Dal primo dicembre, l’ex Zuccherificio di Classe, trasformato nel Museo della Città e del Territorio e denominato con l’antico nome di Classis Ravenna, è diventato il punto culturale di riferimento del territorio per chi vuole conoscerne la storia: dai primi insediamenti alla civiltà etrusca, poi al ruolo importante della città in epoca romana quindi a Ravenna Capitale dell’Esarcato Bizantino.
Da luogo simbolo di degrado sociale a biglietto della città: qui, nei primi decenni del secolo scorso, 600 operai trasformavano tonnellate di barbabietole in montagne di zucchero, poi il declino, e nel 1982 la chiusura. Con l’abbandono della produzione, i grandi fabbricati divennero ricettacolo di ogni emarginazione. Data gli anni Novanta l’idea di trasformare un enorme problema in una fondamentale risorsa per il futuro di Ravenna.
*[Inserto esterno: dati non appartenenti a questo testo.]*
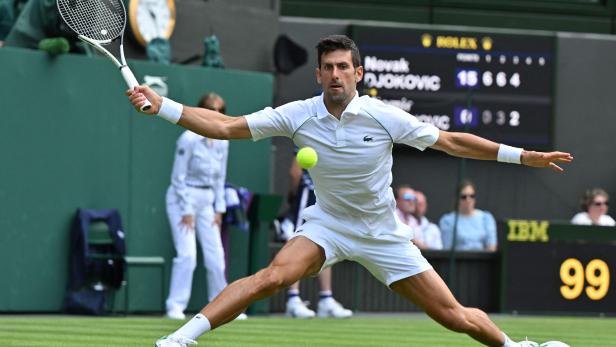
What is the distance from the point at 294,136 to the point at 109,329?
408 cm

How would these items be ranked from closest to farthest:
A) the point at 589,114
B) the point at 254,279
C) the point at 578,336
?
1. the point at 254,279
2. the point at 578,336
3. the point at 589,114

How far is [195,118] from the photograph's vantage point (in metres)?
8.20

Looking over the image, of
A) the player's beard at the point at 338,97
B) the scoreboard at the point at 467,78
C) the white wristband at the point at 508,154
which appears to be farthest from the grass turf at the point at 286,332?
the scoreboard at the point at 467,78

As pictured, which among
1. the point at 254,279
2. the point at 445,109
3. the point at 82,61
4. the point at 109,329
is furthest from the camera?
the point at 445,109

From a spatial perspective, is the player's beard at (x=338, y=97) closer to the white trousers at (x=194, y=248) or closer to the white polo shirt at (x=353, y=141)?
the white polo shirt at (x=353, y=141)

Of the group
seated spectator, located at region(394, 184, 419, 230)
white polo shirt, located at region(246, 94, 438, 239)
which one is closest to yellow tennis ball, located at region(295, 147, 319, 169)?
white polo shirt, located at region(246, 94, 438, 239)

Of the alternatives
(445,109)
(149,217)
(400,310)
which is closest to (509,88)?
(445,109)

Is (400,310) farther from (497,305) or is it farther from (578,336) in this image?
(578,336)

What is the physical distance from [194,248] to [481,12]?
26.3ft

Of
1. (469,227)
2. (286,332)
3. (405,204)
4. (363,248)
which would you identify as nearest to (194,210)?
(286,332)

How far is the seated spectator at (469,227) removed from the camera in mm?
17438

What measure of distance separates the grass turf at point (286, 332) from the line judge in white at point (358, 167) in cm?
225

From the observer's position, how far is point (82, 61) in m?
14.7

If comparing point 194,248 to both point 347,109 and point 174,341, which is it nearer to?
point 347,109
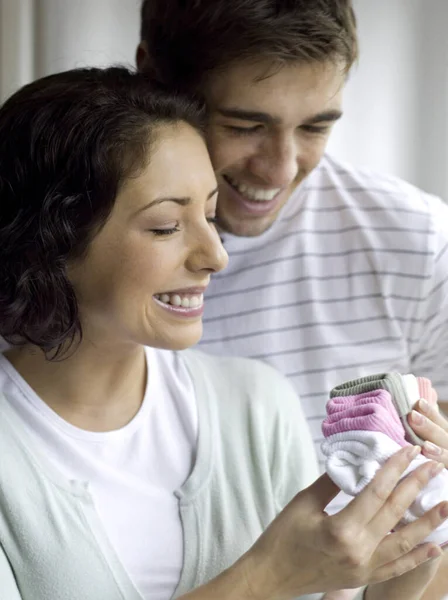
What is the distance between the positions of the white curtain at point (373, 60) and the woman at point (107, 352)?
1.13m

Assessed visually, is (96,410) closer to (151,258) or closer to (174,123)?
(151,258)

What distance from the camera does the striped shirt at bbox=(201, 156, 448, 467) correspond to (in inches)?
73.6

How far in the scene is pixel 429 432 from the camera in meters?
1.28

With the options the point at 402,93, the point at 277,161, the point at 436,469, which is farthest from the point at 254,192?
the point at 402,93

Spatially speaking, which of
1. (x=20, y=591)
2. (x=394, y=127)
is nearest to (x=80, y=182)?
(x=20, y=591)

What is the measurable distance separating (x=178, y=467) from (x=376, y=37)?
57.7 inches

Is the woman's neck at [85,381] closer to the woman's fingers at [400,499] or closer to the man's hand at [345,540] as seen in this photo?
the man's hand at [345,540]

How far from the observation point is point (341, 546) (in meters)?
1.21

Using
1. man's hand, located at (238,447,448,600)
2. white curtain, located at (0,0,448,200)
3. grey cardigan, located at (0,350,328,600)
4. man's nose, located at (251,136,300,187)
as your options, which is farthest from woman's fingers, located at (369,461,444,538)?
white curtain, located at (0,0,448,200)

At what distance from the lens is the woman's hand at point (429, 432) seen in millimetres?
1268

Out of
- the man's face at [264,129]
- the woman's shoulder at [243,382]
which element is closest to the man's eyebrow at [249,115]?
the man's face at [264,129]

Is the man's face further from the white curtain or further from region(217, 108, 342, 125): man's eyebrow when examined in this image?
the white curtain

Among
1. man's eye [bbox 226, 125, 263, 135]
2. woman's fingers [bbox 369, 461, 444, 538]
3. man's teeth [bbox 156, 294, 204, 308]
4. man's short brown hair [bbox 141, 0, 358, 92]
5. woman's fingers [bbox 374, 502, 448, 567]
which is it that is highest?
man's short brown hair [bbox 141, 0, 358, 92]

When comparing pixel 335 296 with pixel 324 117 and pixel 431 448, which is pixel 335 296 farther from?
pixel 431 448
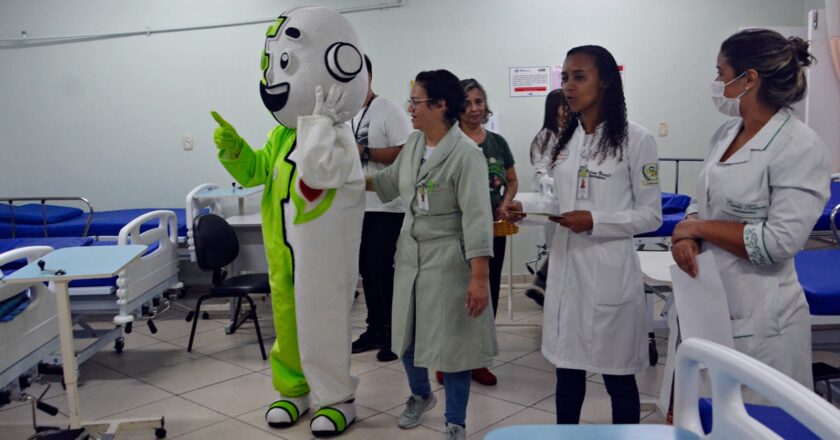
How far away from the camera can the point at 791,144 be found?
164cm

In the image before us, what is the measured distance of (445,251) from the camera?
250cm

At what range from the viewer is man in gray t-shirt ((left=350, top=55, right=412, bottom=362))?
355 centimetres

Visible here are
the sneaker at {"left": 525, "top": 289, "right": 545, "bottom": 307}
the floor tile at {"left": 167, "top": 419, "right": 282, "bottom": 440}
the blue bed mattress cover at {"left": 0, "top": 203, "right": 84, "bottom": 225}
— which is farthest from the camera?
the blue bed mattress cover at {"left": 0, "top": 203, "right": 84, "bottom": 225}

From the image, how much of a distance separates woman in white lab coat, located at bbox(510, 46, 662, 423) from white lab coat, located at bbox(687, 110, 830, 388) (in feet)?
1.24

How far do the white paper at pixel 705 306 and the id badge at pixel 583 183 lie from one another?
46cm

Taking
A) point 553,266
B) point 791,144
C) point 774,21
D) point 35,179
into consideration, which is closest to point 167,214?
point 35,179

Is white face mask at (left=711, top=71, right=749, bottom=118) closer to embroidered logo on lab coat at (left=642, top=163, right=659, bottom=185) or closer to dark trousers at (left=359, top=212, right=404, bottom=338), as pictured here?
embroidered logo on lab coat at (left=642, top=163, right=659, bottom=185)

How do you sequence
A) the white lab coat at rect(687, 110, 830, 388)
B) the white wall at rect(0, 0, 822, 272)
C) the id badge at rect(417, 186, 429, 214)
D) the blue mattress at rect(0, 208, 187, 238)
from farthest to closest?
the white wall at rect(0, 0, 822, 272)
the blue mattress at rect(0, 208, 187, 238)
the id badge at rect(417, 186, 429, 214)
the white lab coat at rect(687, 110, 830, 388)

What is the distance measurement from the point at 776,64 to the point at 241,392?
2.77m

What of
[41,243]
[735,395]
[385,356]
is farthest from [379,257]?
[735,395]

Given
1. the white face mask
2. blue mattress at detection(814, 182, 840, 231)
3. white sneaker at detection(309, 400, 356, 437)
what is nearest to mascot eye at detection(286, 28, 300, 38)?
white sneaker at detection(309, 400, 356, 437)

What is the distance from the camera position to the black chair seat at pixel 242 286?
154 inches

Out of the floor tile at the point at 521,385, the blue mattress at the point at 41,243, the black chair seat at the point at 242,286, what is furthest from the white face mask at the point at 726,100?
the blue mattress at the point at 41,243

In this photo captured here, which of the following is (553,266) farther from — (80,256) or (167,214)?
(167,214)
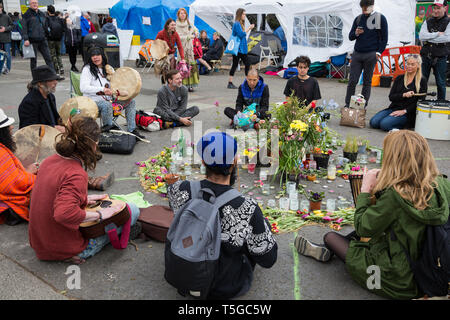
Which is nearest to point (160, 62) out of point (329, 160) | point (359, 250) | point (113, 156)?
point (113, 156)

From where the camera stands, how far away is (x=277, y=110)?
4715mm

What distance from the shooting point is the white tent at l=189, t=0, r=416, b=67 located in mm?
12602

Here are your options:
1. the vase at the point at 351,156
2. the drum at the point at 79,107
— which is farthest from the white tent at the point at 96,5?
the vase at the point at 351,156

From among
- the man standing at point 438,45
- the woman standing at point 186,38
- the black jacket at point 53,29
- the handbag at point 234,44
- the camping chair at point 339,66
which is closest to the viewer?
the man standing at point 438,45

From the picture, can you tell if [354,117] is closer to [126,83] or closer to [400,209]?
[126,83]

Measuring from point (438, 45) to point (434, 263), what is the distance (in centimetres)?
727

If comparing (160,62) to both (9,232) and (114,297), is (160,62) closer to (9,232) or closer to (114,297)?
(9,232)

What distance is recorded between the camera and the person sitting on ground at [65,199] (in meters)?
2.81

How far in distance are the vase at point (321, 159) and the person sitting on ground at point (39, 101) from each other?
307cm

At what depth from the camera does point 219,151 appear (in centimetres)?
247

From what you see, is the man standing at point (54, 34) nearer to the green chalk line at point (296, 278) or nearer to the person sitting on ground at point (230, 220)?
the green chalk line at point (296, 278)

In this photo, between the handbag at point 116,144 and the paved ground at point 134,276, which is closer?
the paved ground at point 134,276

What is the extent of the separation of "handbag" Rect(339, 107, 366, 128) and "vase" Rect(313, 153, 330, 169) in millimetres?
2458

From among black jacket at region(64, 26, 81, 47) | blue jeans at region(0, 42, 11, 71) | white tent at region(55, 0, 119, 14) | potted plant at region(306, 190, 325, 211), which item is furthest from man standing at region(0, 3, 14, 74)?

“Classis Ravenna è il punto di partenza necessario per ogni visita, non solo alla contigua area archeologica dell’antico Porto di Classe, ma verso l’intera città”, ha precisato Giuseppe Sassatelli, presidente della Fondazione Ravenna Antica, cui il Comune ha demandato la realizzazione e la gestione del nuovo Museo, insieme a quelle dell’Antico Porto, della Basilica di Sant’Apollinare e, nel cuore di Ravenna, della Domus dei Tappeti di Pietra e il Museo Tamo.
Sotto le imponenti campate, l’area espositiva si sviluppa su 2.600 mq e tutto intorno un’oasi verde di 15.000 mq. L’investimento che il Comune di Ravenna, con il Mibact, la Regione Emilia-Romagna e l’Unione Europea hanno messo in campo, con l’apporto determinante della Fondazione Cassa di Risparmio di Ravenna, per il recupero e la nuova destinazione del complesso di Classe, supera i 22 milioni di euro. La progettazione del nuovo Classis Ravenna è stata affidata all’architetto Andrea Mandara che ha operato al servizio di un comitato scientifico coordinato dal professore Andrea Carandini.
Il Museo Classis Ravenna rappresenta, a livello nazionale, il più importante intervento di recupero di archeologia industriale volto alla realizzazione di un contenitore culturale e come tutti i musei contemporanei svilupperà una molteplicità di funzioni: attività espositiva (sono oltre 600 i reperti in mostra), di studio e ricerca, laboratori didattici, laboratori di inclusione digitale per la sperimentazione di startup innovative. Il tutto con una forte vocazione al territorio.